Material provided
· · · · ·
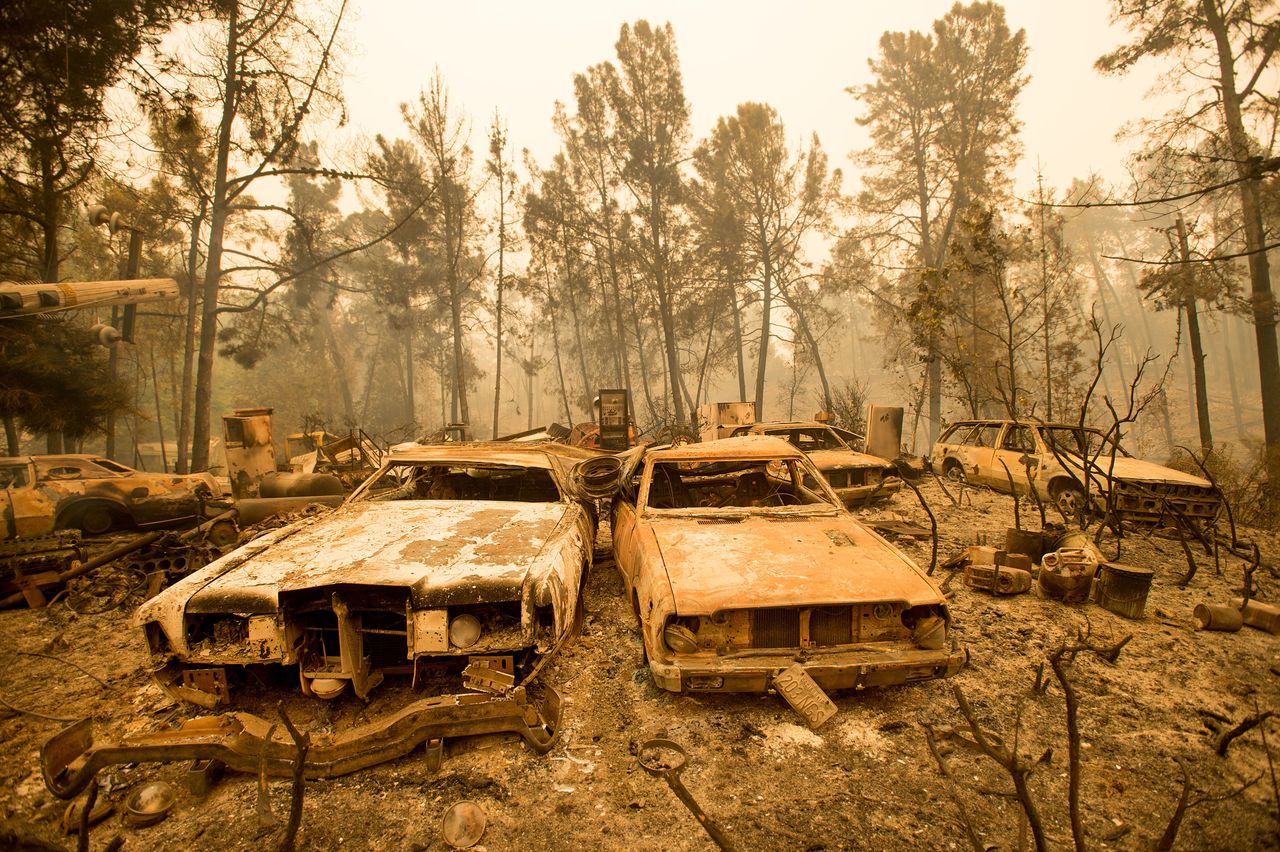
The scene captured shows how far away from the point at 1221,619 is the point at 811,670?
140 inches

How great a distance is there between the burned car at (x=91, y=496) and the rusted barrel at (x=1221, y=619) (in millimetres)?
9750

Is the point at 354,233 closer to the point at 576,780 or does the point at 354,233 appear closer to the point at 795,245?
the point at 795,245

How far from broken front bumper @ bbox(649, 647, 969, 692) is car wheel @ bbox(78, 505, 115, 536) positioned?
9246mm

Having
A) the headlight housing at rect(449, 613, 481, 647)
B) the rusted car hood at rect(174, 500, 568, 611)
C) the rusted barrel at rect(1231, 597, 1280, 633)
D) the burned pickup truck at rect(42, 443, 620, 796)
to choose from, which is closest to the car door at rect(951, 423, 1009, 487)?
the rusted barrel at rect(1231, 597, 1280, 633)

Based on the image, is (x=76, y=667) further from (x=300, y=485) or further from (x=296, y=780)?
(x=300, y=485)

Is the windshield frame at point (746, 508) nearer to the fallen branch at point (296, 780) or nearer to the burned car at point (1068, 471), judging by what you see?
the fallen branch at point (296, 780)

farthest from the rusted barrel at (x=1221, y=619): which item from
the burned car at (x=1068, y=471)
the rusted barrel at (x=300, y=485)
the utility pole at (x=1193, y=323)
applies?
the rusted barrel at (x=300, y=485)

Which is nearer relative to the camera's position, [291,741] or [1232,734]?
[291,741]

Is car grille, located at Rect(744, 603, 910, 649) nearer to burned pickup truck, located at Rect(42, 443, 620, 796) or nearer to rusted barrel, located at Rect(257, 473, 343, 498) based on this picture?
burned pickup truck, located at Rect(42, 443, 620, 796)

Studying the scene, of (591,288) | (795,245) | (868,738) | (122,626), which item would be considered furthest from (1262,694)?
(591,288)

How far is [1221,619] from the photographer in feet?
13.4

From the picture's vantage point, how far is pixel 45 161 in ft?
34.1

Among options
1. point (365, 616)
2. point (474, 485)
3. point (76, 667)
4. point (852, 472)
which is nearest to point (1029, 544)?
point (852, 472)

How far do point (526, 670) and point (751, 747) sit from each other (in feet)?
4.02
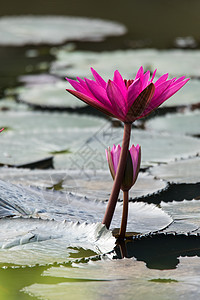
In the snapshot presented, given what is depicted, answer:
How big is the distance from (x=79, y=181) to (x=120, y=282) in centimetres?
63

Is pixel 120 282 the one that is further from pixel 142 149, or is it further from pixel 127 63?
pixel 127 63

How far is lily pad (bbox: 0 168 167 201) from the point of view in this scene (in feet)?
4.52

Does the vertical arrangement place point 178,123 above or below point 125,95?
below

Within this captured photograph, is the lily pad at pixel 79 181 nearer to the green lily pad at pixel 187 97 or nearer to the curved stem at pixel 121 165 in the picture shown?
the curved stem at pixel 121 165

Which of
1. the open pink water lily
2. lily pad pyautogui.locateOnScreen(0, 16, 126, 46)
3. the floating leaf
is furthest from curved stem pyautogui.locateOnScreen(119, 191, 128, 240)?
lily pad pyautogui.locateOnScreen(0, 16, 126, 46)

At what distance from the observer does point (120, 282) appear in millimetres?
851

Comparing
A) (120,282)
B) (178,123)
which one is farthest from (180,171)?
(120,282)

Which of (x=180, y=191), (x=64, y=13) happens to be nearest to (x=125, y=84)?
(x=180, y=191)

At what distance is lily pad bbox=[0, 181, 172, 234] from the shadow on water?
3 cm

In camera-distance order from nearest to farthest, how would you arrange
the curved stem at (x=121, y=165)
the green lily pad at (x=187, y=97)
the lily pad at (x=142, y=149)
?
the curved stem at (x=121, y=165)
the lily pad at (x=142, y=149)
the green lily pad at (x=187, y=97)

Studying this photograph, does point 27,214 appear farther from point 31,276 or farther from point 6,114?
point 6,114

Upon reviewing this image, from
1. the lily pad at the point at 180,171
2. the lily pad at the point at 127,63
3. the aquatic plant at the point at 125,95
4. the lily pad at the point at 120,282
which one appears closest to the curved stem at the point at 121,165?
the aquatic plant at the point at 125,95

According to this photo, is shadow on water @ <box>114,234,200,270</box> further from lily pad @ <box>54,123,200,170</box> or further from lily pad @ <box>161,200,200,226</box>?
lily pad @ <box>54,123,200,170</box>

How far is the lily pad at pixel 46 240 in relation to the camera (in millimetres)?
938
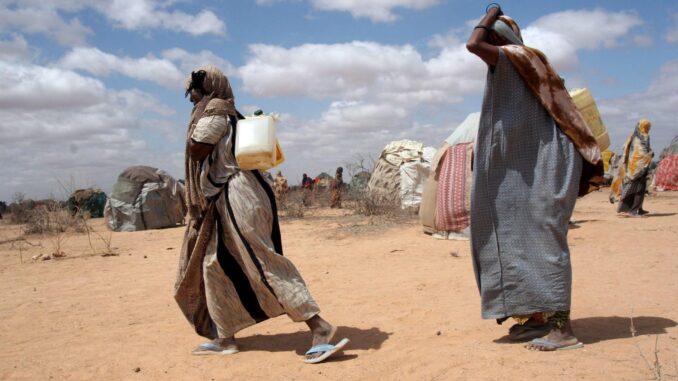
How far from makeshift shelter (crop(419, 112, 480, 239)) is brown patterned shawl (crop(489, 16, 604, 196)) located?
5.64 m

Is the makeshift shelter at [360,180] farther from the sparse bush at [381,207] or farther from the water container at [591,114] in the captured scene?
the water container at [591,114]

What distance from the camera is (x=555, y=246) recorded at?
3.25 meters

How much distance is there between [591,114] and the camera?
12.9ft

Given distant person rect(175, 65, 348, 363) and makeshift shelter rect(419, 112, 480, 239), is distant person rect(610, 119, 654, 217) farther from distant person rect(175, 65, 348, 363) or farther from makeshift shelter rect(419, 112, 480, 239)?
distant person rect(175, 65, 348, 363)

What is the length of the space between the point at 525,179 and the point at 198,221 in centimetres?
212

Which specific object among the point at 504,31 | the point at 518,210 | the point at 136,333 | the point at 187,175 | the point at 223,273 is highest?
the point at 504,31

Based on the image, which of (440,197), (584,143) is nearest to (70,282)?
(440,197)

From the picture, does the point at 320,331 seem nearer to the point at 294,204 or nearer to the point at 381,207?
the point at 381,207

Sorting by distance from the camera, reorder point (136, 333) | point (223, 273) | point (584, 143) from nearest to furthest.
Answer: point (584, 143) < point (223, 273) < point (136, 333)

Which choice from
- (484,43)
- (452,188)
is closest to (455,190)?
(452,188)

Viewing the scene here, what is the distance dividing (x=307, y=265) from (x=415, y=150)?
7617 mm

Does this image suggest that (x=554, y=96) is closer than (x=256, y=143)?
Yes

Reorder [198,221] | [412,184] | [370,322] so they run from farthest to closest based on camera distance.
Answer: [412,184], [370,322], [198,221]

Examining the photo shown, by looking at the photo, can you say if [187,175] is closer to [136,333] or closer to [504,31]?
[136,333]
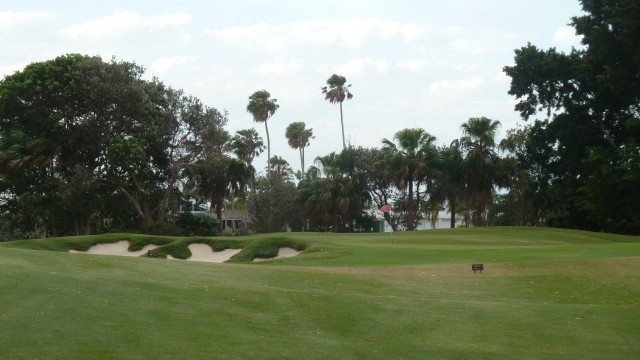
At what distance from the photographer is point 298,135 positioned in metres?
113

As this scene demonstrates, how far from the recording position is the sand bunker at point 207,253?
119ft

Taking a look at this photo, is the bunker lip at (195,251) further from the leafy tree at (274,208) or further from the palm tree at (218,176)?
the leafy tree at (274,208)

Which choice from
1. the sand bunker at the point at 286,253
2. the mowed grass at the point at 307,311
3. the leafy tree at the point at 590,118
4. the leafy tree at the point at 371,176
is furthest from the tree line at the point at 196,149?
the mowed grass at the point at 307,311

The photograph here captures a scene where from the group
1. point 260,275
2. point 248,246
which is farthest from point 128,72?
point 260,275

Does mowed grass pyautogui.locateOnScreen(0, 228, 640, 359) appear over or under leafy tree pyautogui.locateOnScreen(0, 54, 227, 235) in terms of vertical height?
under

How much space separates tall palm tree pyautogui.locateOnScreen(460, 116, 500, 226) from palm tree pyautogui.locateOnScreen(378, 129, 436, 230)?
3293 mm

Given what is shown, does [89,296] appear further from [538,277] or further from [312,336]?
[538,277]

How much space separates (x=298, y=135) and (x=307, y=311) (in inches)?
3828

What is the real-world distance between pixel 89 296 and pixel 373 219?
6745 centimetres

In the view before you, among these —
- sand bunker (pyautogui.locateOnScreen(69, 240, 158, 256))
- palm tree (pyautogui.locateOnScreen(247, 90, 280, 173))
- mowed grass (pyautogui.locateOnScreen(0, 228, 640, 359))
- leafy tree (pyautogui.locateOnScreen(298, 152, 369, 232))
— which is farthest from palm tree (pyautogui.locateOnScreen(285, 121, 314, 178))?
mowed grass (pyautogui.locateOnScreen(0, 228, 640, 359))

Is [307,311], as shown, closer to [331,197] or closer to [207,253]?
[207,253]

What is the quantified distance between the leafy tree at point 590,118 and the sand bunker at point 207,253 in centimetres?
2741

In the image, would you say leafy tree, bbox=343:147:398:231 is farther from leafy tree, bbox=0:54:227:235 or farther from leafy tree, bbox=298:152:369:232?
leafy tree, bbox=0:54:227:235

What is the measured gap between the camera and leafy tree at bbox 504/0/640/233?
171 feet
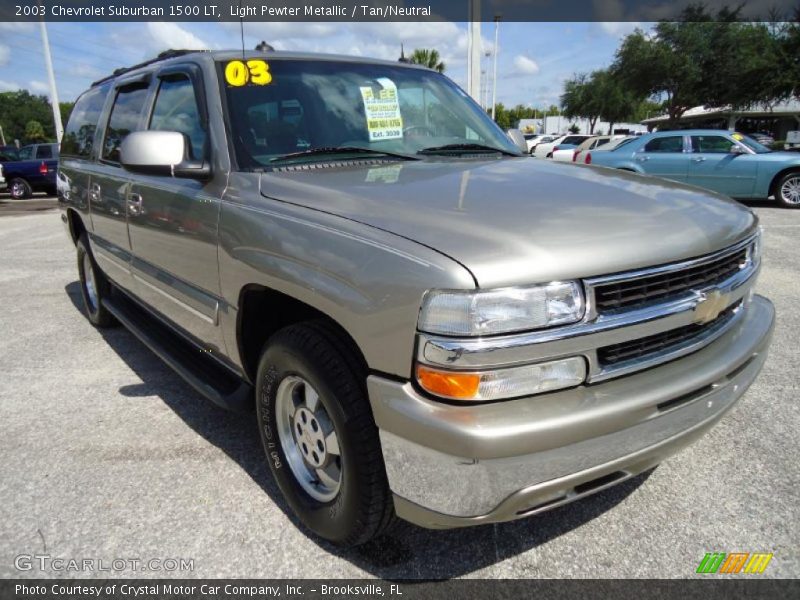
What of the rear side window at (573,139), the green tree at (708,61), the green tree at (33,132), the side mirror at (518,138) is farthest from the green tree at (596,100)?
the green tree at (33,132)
· · · · ·
Output the line that contains "Given what is shown, does" and every subsequent line through the end of the entries, exactly as given, without pictures.

Given what is shown, does [89,296] appear further from [538,277] or further from [312,336]?
[538,277]

How much space separates (x=298, y=135) and (x=307, y=311) (in inches)?
3828

What is the real-world distance between pixel 89 296 and pixel 373 219?
6745 centimetres

In the view before you, among these —
- sand bunker (pyautogui.locateOnScreen(69, 240, 158, 256))
- palm tree (pyautogui.locateOnScreen(247, 90, 280, 173))
- mowed grass (pyautogui.locateOnScreen(0, 228, 640, 359))
- leafy tree (pyautogui.locateOnScreen(298, 152, 369, 232))
— which is farthest from palm tree (pyautogui.locateOnScreen(285, 121, 314, 178))?
mowed grass (pyautogui.locateOnScreen(0, 228, 640, 359))

Is [307,311], as shown, closer to [331,197] or closer to [207,253]?
[207,253]

What is the quantified distance between the leafy tree at point 590,118 and the sand bunker at point 207,253 in centimetres?
2741

In the image, would you say leafy tree, bbox=343:147:398:231 is farther from leafy tree, bbox=0:54:227:235 or farther from leafy tree, bbox=298:152:369:232?
leafy tree, bbox=0:54:227:235

What is the measured gap between the camera and leafy tree at bbox 504/0/640/233?
171 feet
What of the rear side window at (573,139), the green tree at (708,61), the green tree at (33,132), the side mirror at (518,138) is farthest from the green tree at (596,100)?
the green tree at (33,132)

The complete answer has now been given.